Mi padre solía decirme que yo le daba muchas vueltas al asunto cuando quería pedir algo, pero, esa manera de ser, la había adquirido precisamente, porque en mi niñez, él me había enseñado que para obtener algo en la vida,  era necesario ganárselo a pulso, por eso, procuraba esforzarme mucho realizando actividades que deberían redituarme un beneficio, esto, no necesariamente se debía traducir al rubro económico, a mí me bastaba con conseguir llamar su atención y obtener de él unas cuantas palabras, tales como: Bien hecho hijo; te felicito, te quedó muy bien, sigue superándote; pero, ya sea porque él no tuviera tiempo o simplemente porque nunca pensó lo que significaba para mí el obtener su aprobación, no recuerdo haber escuchado lo que tanto anhelé; de ahí que me empecé a acostumbrar a esforzarme para realizar mis actividades lo mejor que podía, y a no recibir muestras que gratificaran mi ego por hacerlo; sin embargo, me llamaba la atención, que muchos de mis amigos, además de felicitarlos, les obsequiaban algún presente cada vez que sobresalían.

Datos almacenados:
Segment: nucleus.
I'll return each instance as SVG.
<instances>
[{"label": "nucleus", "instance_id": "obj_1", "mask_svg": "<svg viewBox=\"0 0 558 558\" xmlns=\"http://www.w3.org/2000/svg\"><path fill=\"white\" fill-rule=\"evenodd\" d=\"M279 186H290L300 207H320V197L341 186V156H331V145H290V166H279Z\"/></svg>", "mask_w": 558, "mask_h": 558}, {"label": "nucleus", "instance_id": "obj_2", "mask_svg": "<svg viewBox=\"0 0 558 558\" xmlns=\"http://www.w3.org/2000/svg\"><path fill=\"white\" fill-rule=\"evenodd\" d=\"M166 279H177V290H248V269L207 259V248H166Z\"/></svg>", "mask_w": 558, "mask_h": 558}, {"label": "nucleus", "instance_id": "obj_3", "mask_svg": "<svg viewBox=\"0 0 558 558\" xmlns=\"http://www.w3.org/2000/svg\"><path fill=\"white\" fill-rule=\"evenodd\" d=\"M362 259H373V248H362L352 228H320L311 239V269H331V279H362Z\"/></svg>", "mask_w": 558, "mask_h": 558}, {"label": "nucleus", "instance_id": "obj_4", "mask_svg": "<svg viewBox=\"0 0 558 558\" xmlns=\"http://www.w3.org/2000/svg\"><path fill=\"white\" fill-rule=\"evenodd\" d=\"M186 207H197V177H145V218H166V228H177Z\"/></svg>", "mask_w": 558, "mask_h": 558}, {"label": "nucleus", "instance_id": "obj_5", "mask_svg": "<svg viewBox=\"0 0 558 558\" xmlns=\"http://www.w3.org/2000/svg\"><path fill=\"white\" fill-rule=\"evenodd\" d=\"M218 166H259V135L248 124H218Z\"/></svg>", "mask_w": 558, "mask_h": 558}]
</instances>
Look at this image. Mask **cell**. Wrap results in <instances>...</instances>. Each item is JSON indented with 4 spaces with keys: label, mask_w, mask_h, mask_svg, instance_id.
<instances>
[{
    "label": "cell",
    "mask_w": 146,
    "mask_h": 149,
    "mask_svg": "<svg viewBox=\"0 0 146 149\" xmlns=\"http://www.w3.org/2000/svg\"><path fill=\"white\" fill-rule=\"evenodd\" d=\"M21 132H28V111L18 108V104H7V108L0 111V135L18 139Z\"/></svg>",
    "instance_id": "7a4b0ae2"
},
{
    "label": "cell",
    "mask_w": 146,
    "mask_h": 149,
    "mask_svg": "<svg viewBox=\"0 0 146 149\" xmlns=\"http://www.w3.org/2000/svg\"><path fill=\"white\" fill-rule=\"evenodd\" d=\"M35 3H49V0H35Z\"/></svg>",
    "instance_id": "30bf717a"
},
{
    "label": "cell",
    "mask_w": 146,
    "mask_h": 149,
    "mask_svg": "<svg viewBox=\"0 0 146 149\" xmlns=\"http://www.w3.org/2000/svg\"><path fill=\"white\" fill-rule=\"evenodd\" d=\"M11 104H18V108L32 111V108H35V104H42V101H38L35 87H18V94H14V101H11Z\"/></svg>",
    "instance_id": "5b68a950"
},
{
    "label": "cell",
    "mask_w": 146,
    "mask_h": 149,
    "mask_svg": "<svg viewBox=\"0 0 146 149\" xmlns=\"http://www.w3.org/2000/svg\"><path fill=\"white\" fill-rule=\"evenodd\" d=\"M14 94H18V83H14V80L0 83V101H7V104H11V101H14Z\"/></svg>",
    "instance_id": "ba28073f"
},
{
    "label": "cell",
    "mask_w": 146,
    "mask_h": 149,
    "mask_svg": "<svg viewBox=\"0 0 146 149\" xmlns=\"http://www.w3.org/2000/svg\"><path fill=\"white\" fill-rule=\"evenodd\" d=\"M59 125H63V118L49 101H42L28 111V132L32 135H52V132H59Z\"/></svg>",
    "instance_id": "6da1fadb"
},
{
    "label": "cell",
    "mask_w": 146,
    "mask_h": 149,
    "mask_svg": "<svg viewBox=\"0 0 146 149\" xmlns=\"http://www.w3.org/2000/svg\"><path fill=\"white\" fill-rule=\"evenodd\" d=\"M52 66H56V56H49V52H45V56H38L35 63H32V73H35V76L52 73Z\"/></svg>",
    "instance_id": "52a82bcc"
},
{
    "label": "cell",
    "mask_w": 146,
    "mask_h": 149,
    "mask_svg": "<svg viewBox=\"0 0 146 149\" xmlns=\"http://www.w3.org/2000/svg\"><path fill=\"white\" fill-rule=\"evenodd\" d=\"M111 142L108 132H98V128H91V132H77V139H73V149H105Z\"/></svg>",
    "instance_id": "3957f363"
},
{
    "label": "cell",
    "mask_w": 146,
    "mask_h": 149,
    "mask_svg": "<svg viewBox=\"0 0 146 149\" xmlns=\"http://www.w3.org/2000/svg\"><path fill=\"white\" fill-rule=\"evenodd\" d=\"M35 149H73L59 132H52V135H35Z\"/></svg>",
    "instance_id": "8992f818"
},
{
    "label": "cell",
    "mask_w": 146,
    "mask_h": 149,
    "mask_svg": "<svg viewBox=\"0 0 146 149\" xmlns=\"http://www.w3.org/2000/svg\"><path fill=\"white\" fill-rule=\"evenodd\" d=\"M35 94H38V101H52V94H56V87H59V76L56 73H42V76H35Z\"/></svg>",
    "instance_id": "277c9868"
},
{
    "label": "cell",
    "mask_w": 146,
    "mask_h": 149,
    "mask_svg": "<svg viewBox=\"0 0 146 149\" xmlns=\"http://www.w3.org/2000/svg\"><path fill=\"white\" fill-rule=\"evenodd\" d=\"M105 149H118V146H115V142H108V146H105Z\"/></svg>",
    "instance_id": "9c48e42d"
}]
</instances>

Ejercicio 1:
En el relato sobre la aprobación paterna, ¿qué recibían muchos amigos de quien narra, además de felicitaciones, cada vez que sobresalían?
Ejercicio 2:
Prosiga el relato sobre la aprobación paterna a partir de su última oración.
El listado no guarda relación alguna con el relato sobre la aprobación paterna.

Respuesta 1:
Les obsequiaban algún presente.

Respuesta 2:
Por mucho tiempo acepté el hecho de que en realidad no era merecedor de recibir palabras de aliento, porque incluso, había otras personas de “autoridad” que llegaron a reafirmar la sentencia de que todo lo que lograra en la vida para reafirmar mi autoestima, debería de considerarlo como una obligación, más que considerarlo un triunfo meritorio. Recuerdo que a uno de mis maestros, en la universidad, le agradaba felicitar a los alumnos de promedios más sobresalientes; mis calificaciones, si no eran del todo excelentes, eran buenas, pero tenía la necesidad de recibir ese estímulo de parte de mi mentor, y me esforcé, obteniendo una calificación alta; cuando el catedrático dio los resultados no dijo nada, entonces me acerqué a él y le dije: Qué le parece maestro, logré superar con mucho mi promedio; entonces me dijo: Cómo no lo ibas a lograr si el día del examen, yo fingí dormitar un poco para que pudieras copiar. Y le contesté: no me diga eso maestro, cómo pude haber copiado, si estaba sentado precisamente frente a usted; tristemente después comprobé, que el maestro ni siquiera sabía mi nombre.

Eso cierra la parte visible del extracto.